More like using a machine than a computer program

Usually, learning unfamiliar computer programs involves lots of tedium, but that won't be the case when taking up Floating Marker. A step-by-step quick start manual is provided with the app. It shows you how to draw lines as soon as the program opens.

You can get used to the app in under 30 minutes. That's because using the program is more like interacting with a physical, mechanical device, which is why the Etch-a-Sketch is referenced. Sometimes Noctivagous will reference the spirograph— they are both classified as "drawing machines."

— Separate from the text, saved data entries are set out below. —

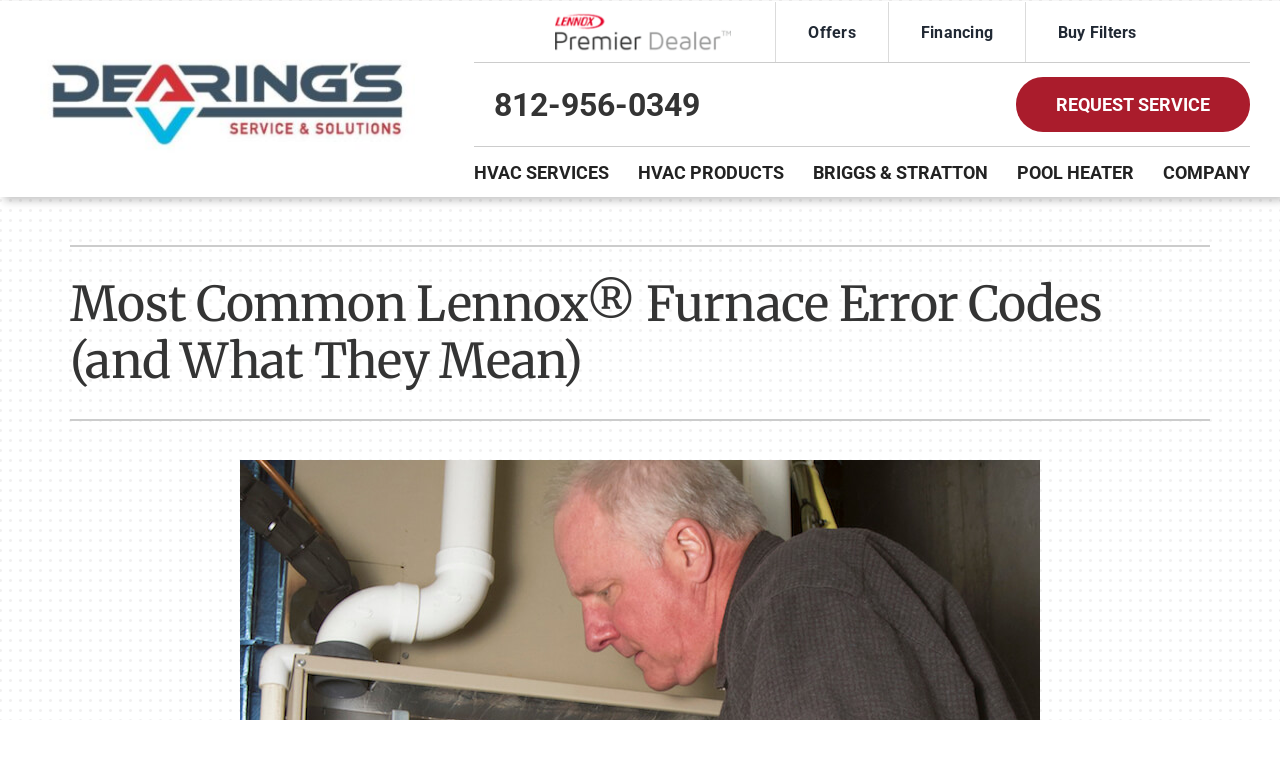

--- FILE ---
content_type: application/javascript
request_url: https://us-assets.i.posthog.com/array/phc_9AufXXU8JluKVHBEBlCuyvjRbAAowtO7YpkHHh2P8Gw/config.js
body_size: -94
content:
(function() {
  window._POSTHOG_REMOTE_CONFIG = window._POSTHOG_REMOTE_CONFIG || {};
  window._POSTHOG_REMOTE_CONFIG['phc_9AufXXU8JluKVHBEBlCuyvjRbAAowtO7YpkHHh2P8Gw'] = {
    config: {"token": "phc_9AufXXU8JluKVHBEBlCuyvjRbAAowtO7YpkHHh2P8Gw", "supportedCompression": ["gzip", "gzip-js"], "hasFeatureFlags": false, "captureDeadClicks": false, "capturePerformance": {"network_timing": true, "web_vitals": false, "web_vitals_allowed_metrics": null}, "autocapture_opt_out": false, "autocaptureExceptions": false, "analytics": {"endpoint": "/i/v0/e/"}, "elementsChainAsString": true, "errorTracking": {"autocaptureExceptions": false, "suppressionRules": []}, "logs": {"captureConsoleLogs": false}, "sessionRecording": false, "heatmaps": false, "conversations": false, "surveys": false, "productTours": false, "defaultIdentifiedOnly": true},
    siteApps: []
  }
})();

A custom-built harmonograph made by Fran McConville (fxmtech.com). Attached pendulums or, in this case, the rotation of wheels, allow a harmonograph to produce patterns of harmonic motion. User control is scant on these devices.

 

This drafting table once provided the draftsman an attachment for making straight lines, adjustable to whatever angle needed. A similar setup is possible through software techniques, and this is a useful description of what Floating Marker provides.

Making use of a reliable file format

Most people who work with computer graphics software know about SVG (Scalable Vector Graphics) because it is an established, open file format.

Floating Marker's file format (.fmkr) is actually SVG, with additional features embedded in it that Floating Marker uses for its own purposes.

The benefit of this is that the files will always be usable in the future, on any platform. Major design features of the document will still be available if a .fmkr file has its extension changed to .svg. You will probably never need to do this, though, because exporting to SVG from within the program is the official method.